=== Problem details ===
In the news report about rabies spread through donated organs, transcribe the text from "After his family" up to and including "bats, Cohen said.".

=== Excerpted passage ===
WASHINGTON — Three transplant patients died from rabies last month after receiving organs from a donor who had been infected by a bat, federal health officials said yesterday following an investigation. The case marked the first time that rabies is known to have been transmitted through infected organs, officials said.

As a result, officials plan to review their procedures to determine whether organ donors should be tested for the virus that causes the rare neurological disease.

"This is a very sad, tragic situation," said Mitchell Cohen, an infectious disease expert at the federal Centers for Disease Control and Prevention in Atlanta. "This has never happened before, but we need to do whatever we can to prevent this from happening again."

The CDC is working with health officials in four states to track down anyone who might have come into contact with either the donor or the organ recipients to determine whether any need shots to prevent them from becoming ill.

"Human-to-human transmission of rabies ... is also extremely rare," Cohen said. "However, as a precaution we are examining the exposures ... to determine whether or not they need to receive shots."

Officials stressed, however, that the case was extremely unusual and should not deter anyone from either donating organs or receiving them.

"The consequences of not receiving a donation far outweighs the risk," Cohen said.

The case began in the spring when a previously healthy Arkansas man arrived at a emergency room complaining a low-grade fever and other symptoms. He died two days later of what was diagnosed as a brain hemorrhage.

After his family agreed to donate his organs, his lungs, kidneys and liver were transplanted into four recipients on May 4.

The patient who received the man's lungs at the University of Alabama-Birmingham Hospital in Birmingham, Ala., died almost immediately from complications of the surgery.

The recipients of the other organs survived their operations, only to subsequently develop puzzling symptoms and die on June 7, June 8 and June 21, officials said.

Tests confirmed Wednesday that they were infected with a rabies virus commonly found in bats, Cohen said.

[Dataset entries]
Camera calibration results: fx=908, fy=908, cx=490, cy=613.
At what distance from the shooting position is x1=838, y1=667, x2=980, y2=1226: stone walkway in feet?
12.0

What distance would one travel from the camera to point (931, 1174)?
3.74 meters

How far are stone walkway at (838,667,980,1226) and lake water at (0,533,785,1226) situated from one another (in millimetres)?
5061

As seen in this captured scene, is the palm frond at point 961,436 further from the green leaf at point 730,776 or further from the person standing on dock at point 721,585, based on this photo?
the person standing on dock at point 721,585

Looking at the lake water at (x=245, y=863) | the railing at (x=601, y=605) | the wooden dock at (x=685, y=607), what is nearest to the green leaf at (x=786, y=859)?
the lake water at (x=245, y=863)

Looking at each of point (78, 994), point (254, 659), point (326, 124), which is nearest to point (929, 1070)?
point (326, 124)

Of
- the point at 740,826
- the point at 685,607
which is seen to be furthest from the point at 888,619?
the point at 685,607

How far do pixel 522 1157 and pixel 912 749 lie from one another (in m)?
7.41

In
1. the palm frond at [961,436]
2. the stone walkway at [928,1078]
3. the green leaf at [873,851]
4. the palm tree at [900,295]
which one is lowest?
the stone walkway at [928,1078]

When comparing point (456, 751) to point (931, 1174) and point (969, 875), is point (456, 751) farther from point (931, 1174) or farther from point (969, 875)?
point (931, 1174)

=== Problem solution ===
After his family agreed to donate his organs, his lungs, kidneys and liver were transplanted into four recipients on May 4.

The patient who received the man's lungs at the University of Alabama-Birmingham Hospital in Birmingham, Ala., died almost immediately from complications of the surgery.

The recipients of the other organs survived their operations, only to subsequently develop puzzling symptoms and die on June 7, June 8 and June 21, officials said.

Tests confirmed Wednesday that they were infected with a rabies virus commonly found in bats, Cohen said.